A student walks through the campus of Nassau Community College...

A student walks through the campus of Nassau Community College on April 28, 2011. Credit: Howard Schnapp

The trustee heading the Nassau Community College committee that will pick the school's next president referred to an African-American member of a campus minority group as "a thug" and its female leader as "the youngest looking and very pretty," according to an internal email made public at the board of trustees meeting Thursday night.

Copies of the email written by Anthony Cornachio, who is charged with appointing members to the presidential selection committee, were circulated at the board meeting by members of ALANA, a campus organization.

The college trustees hope to select a new president by June. Acting President Kenneth Saunders has led the school since August, when former president Donald Astrab was removed after only 30 months of the job.

Saunders, who is a candidate for the permanent president's job, would be the first African-American president in the college's history.

The message, dated March 22, was sent from Cornachio's personal email account to eight recipients, including other trustees.

"I find the email disturbing, sexist, hurtful, demeaning and it speaks to the real issue I am trying to address as an African-American and also as a woman," said Anissa Moore, president of ALANA, whom Cornachio was referring to in the email.

A printed copy of the email was anonymously placed before the meeting Thursday in her faculty mailbox, said Marilyn Monroe, an executive board member of ALANA, which stands for African, Latino, Asian and Native American Alliance.

Monroe said she had attended Thursday night's trustee meeting to continue lobbying efforts with the board to get a member of ALANA on the 15-member presidential search committee. But when she discovered the email she said could not ignore it.

After the meeting, Cornachio, who is white, said he did not intend for the email to be public or for the correspondence to go beyond the intended recipients.

"Of course it wasn't meant that way," Cornachio said, referring to charges that the email contained offensive racial and sexist language.

In the message, Cornachio writes about a male African-American ALANA member: "that tall black guy is a thug and he has an agenda. Not known to be a nice person."

The email has been referred to the college's affirmative action officer, who will determine the appropriate response, said NCC board of trustees chairman Geoffrey Prime. He said the language in the email is not commonly used among trustees.

"Some of the language obviously concerns me," said Prime, who was an email recipient and is African-American.

The selection committee includes seven white women, five white men, two black men and one Asian man.

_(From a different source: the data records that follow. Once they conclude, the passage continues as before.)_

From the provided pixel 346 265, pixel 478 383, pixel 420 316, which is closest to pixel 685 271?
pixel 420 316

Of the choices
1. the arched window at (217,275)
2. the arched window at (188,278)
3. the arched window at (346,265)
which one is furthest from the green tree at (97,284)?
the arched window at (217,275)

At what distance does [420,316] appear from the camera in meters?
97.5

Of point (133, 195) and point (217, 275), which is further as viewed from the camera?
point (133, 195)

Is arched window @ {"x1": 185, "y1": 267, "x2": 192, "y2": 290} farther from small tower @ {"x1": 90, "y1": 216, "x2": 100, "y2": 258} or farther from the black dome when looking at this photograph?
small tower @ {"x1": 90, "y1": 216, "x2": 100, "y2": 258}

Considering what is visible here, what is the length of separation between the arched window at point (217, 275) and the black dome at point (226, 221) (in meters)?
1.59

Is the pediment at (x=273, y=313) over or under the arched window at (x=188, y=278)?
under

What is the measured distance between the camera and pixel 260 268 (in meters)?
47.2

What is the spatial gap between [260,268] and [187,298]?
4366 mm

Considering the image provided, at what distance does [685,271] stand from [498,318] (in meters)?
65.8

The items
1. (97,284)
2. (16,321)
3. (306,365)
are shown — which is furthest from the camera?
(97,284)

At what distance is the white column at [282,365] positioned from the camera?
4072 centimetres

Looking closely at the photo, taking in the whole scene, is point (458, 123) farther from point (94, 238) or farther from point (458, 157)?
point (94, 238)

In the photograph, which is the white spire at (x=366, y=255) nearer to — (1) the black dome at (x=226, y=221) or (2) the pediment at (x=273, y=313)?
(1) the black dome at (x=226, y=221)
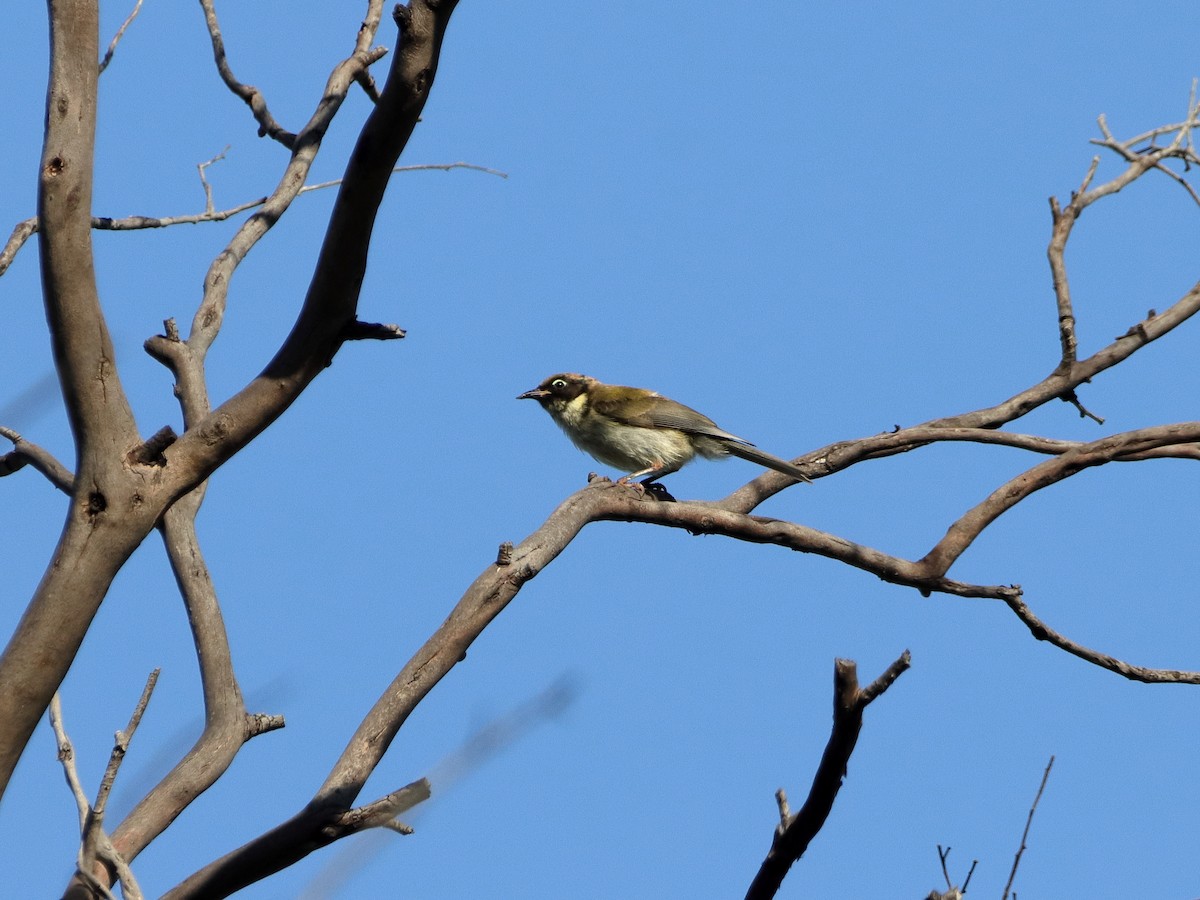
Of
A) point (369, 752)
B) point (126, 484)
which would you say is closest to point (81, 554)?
point (126, 484)

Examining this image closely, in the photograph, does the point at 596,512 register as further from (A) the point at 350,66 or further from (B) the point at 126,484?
(A) the point at 350,66

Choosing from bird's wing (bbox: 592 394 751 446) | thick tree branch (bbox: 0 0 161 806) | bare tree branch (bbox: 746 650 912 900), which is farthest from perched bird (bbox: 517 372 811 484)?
thick tree branch (bbox: 0 0 161 806)

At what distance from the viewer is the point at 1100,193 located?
782 centimetres

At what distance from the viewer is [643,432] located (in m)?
9.23

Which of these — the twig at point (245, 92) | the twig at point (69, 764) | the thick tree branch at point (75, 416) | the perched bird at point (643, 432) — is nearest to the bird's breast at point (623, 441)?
the perched bird at point (643, 432)

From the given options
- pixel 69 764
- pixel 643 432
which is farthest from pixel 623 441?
pixel 69 764

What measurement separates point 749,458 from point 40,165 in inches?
212

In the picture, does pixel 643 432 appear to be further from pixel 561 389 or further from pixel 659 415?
pixel 561 389

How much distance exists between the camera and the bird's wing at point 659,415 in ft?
30.1

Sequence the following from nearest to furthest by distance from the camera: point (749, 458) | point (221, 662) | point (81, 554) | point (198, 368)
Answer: point (81, 554), point (221, 662), point (198, 368), point (749, 458)

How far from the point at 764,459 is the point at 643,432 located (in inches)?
51.8

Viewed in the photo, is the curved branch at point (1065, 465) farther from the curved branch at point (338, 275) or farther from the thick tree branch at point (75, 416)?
the thick tree branch at point (75, 416)

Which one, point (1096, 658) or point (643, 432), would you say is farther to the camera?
point (643, 432)

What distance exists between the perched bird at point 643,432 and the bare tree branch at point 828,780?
422cm
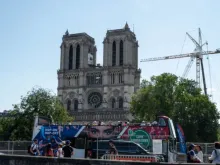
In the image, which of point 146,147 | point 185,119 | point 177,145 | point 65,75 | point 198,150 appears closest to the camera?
point 198,150

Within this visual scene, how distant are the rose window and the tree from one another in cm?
3145

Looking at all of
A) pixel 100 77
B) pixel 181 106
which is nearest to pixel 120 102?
pixel 100 77

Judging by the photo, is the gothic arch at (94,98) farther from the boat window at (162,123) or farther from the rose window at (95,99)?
the boat window at (162,123)

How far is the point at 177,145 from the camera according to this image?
2766cm

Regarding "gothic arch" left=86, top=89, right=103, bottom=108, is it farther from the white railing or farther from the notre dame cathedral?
the white railing

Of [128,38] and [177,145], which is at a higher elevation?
[128,38]


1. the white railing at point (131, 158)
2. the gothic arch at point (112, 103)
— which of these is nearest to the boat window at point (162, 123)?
the white railing at point (131, 158)

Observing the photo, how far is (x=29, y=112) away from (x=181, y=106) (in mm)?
25388

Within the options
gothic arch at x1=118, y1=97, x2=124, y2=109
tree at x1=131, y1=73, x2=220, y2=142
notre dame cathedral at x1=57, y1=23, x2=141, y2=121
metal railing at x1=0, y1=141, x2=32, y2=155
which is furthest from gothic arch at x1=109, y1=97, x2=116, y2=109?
metal railing at x1=0, y1=141, x2=32, y2=155

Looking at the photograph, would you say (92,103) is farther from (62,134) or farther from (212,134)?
(62,134)

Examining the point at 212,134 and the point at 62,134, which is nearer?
the point at 62,134

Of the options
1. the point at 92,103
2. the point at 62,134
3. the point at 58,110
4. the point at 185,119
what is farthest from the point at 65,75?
the point at 62,134

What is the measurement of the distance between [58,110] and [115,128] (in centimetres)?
3850

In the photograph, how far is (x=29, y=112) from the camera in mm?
61094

The college's fall semester enrollment of 23,074 was roughly 44 percent non-Hispanic white, 22 percent non-Hispanic black, 20 percent Hispanic, 6 percent Asian, 0.4 percent Hawaiian/Pacific Islander, 0.3 percent American Indian/Alaskan native, 4.6 percent unknown, 2 percent of two or more races and 0.7 nonresident, according to statistics provided by the college.

As of Thursday, there were 40 applicants for the president's post. Because of confidentiality rules, trustees would not disclose the ethnicity or gender of the candidates.

SUNY officials have said that the presidential searches are to be conducted at the campus level. College trustees are responsible for appointing members of the selection committee, according to SUNY guidelines.